From October 2020, they must do more. Schemes will be asked to include information on how asset managers’ performance and remuneration align with trustees’ ESG policies.

The good news is there are many more options for trustees wanting a sustainable portfolio, with more ESG-focused funds and ETFs than ever in the market.

The bad news? This means more choices to make, more metrics to understand and yet another responsibility for hard-pressed trustees.

It’s one reason why many people delegate this responsibility to a fiduciary manager.

At BlackRock, we’ve been building tools to help us measure sustainability, including a Carbon Beta Tool to stress-test portfolios for carbon-pricing scenarios. We’re trialling another to analyse sustainability-related company characteristics and one to analyse physical climate risks.

Deploying these tools, a team of global experts and our knowledge of ESG, we aim to align our decisions with clients’ investment objectives without losing sight of the importance of sustainability.

From ‘nice to have’ to ‘new normal’

Along with many others, we’re mulling over what might constitute the ‘new normal’. Sustainability must and will play a bigger part in what investment solutions look like in the future.

Pension funds need to decide how they do that.

We might ditch the sandals. We might bin the sourdough.
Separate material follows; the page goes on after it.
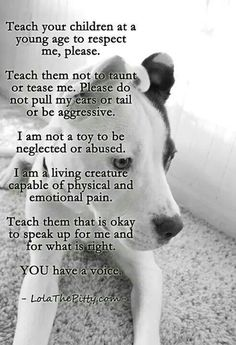 All animals, not just dogs ♡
We might even manage a day without a video call.

The importance of ESG factors, however, is a lockdown lesson we all need to learn.

This material is not intended to be relied upon as a forecast, research or investment advice, and is not a recommendation, offer or solicitation to buy or sell any securities or financial product or to adopt any investment strategy.

1 Older ESG Funds Outperform Their Newer Rivals in Market Tumult, Bloomberg, March 2020.
2Sustainable investing: Resilience amid uncertainty, BlackRock, June 2020.
3Do Sustainable Funds Beat their Rivals, Morningstar, June 2020.